Items from a data source
-=-=-

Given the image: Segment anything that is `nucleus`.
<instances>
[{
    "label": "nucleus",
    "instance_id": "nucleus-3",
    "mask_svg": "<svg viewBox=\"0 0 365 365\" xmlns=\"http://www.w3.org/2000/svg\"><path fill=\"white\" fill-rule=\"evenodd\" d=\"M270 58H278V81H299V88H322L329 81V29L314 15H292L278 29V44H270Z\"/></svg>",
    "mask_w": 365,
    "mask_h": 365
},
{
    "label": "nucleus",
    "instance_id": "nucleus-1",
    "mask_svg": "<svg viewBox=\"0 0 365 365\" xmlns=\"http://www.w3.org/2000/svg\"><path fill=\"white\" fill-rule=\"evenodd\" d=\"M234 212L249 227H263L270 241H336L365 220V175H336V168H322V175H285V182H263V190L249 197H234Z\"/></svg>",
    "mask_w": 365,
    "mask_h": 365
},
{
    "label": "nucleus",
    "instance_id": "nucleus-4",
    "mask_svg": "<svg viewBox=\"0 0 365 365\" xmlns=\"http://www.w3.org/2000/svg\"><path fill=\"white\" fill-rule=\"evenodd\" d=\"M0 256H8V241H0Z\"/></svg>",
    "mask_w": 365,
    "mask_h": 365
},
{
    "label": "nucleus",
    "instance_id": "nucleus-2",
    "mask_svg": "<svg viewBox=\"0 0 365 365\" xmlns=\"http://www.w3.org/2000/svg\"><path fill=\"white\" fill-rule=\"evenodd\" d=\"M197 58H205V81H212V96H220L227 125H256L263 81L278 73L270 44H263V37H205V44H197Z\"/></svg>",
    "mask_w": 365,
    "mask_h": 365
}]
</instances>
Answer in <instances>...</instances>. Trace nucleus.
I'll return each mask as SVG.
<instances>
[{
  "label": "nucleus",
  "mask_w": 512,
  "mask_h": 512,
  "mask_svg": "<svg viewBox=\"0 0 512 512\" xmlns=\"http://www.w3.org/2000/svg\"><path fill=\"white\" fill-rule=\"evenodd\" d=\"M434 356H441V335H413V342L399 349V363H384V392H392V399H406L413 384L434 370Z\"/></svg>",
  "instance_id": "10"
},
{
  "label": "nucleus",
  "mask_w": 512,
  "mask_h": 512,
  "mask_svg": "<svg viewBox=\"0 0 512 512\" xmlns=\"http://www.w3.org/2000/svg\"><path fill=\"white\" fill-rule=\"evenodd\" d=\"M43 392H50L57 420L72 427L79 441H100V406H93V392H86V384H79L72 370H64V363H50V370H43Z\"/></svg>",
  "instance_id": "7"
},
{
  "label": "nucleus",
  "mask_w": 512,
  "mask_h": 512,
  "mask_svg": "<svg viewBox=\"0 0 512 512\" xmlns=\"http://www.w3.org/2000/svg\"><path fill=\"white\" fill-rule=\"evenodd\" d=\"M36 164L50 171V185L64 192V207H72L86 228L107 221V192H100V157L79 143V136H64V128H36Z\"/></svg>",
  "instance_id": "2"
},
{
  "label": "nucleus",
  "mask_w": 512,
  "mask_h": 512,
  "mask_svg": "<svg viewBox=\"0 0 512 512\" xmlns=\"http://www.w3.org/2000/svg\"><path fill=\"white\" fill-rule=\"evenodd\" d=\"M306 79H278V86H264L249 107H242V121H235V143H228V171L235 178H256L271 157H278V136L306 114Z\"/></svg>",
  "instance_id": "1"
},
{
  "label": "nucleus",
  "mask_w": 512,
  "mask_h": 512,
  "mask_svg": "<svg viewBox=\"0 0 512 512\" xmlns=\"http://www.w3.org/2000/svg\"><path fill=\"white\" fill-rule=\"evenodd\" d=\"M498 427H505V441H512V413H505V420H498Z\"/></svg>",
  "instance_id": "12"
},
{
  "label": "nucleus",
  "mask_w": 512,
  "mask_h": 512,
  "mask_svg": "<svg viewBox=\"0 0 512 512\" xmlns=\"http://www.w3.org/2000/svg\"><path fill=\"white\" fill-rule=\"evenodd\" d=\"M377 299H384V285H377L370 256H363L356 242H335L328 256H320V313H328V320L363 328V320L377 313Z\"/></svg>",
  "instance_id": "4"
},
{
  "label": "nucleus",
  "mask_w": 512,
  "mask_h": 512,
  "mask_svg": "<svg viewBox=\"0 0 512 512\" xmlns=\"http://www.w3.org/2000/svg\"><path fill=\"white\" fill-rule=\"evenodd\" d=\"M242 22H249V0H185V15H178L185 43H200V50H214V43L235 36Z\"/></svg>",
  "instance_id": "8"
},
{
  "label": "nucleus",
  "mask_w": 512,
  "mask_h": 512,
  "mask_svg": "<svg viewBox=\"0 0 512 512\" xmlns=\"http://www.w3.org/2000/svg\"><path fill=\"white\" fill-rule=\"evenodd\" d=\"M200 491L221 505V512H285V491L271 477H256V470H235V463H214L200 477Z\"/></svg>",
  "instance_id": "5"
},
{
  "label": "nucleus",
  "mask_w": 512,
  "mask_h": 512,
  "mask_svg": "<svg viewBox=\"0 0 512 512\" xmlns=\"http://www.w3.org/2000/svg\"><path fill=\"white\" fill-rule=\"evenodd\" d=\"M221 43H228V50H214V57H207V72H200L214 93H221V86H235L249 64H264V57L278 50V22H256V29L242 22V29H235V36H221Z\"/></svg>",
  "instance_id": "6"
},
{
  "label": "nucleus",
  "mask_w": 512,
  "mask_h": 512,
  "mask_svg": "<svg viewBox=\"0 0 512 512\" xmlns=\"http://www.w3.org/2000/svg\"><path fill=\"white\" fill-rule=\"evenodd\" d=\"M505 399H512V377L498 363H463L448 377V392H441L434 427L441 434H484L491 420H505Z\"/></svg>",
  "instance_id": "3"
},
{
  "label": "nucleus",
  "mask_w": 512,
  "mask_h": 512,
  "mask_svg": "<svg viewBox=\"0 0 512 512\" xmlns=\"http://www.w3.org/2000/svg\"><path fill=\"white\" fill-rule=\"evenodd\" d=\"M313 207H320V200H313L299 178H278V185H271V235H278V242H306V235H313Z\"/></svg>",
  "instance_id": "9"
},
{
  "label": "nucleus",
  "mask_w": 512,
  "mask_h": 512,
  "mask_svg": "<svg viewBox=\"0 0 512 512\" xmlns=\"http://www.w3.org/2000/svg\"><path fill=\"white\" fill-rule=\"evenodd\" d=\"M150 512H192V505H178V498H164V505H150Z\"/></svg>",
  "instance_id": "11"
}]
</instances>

-=-=-

Reproduce the data above word for word, from its first line through the line that contains "164L50 171V185L64 192V207H72L86", with both of those lines included.

> FINAL RESULT
Given the image: Segment anything that is `nucleus`.
<instances>
[{
    "label": "nucleus",
    "instance_id": "nucleus-3",
    "mask_svg": "<svg viewBox=\"0 0 365 365\" xmlns=\"http://www.w3.org/2000/svg\"><path fill=\"white\" fill-rule=\"evenodd\" d=\"M270 58H278V81H299V88H322L329 81V29L314 15H292L278 29V44H270Z\"/></svg>",
    "mask_w": 365,
    "mask_h": 365
},
{
    "label": "nucleus",
    "instance_id": "nucleus-1",
    "mask_svg": "<svg viewBox=\"0 0 365 365\" xmlns=\"http://www.w3.org/2000/svg\"><path fill=\"white\" fill-rule=\"evenodd\" d=\"M234 212L249 227H263L270 241H336L365 220V175H336V168H322V175H285V182H263V190L249 197H234Z\"/></svg>",
    "mask_w": 365,
    "mask_h": 365
},
{
    "label": "nucleus",
    "instance_id": "nucleus-4",
    "mask_svg": "<svg viewBox=\"0 0 365 365\" xmlns=\"http://www.w3.org/2000/svg\"><path fill=\"white\" fill-rule=\"evenodd\" d=\"M0 256H8V241H0Z\"/></svg>",
    "mask_w": 365,
    "mask_h": 365
},
{
    "label": "nucleus",
    "instance_id": "nucleus-2",
    "mask_svg": "<svg viewBox=\"0 0 365 365\" xmlns=\"http://www.w3.org/2000/svg\"><path fill=\"white\" fill-rule=\"evenodd\" d=\"M197 58H205V81H212V96H220L227 125H256L263 81L278 73L270 44H263V37H205V44H197Z\"/></svg>",
    "mask_w": 365,
    "mask_h": 365
}]
</instances>
Answer in <instances>...</instances>. Trace nucleus.
I'll return each mask as SVG.
<instances>
[{
  "label": "nucleus",
  "mask_w": 512,
  "mask_h": 512,
  "mask_svg": "<svg viewBox=\"0 0 512 512\" xmlns=\"http://www.w3.org/2000/svg\"><path fill=\"white\" fill-rule=\"evenodd\" d=\"M434 356H441V335H413V342L399 349V363H384V392H392V399H406L413 384L434 370Z\"/></svg>",
  "instance_id": "10"
},
{
  "label": "nucleus",
  "mask_w": 512,
  "mask_h": 512,
  "mask_svg": "<svg viewBox=\"0 0 512 512\" xmlns=\"http://www.w3.org/2000/svg\"><path fill=\"white\" fill-rule=\"evenodd\" d=\"M43 392H50L57 420L72 427L79 441H100V406H93V392H86V384H79L72 370H64V363H50V370H43Z\"/></svg>",
  "instance_id": "7"
},
{
  "label": "nucleus",
  "mask_w": 512,
  "mask_h": 512,
  "mask_svg": "<svg viewBox=\"0 0 512 512\" xmlns=\"http://www.w3.org/2000/svg\"><path fill=\"white\" fill-rule=\"evenodd\" d=\"M36 164L50 171V185L64 192V207H72L86 228L107 221V192H100V157L79 143V136H64V128H36Z\"/></svg>",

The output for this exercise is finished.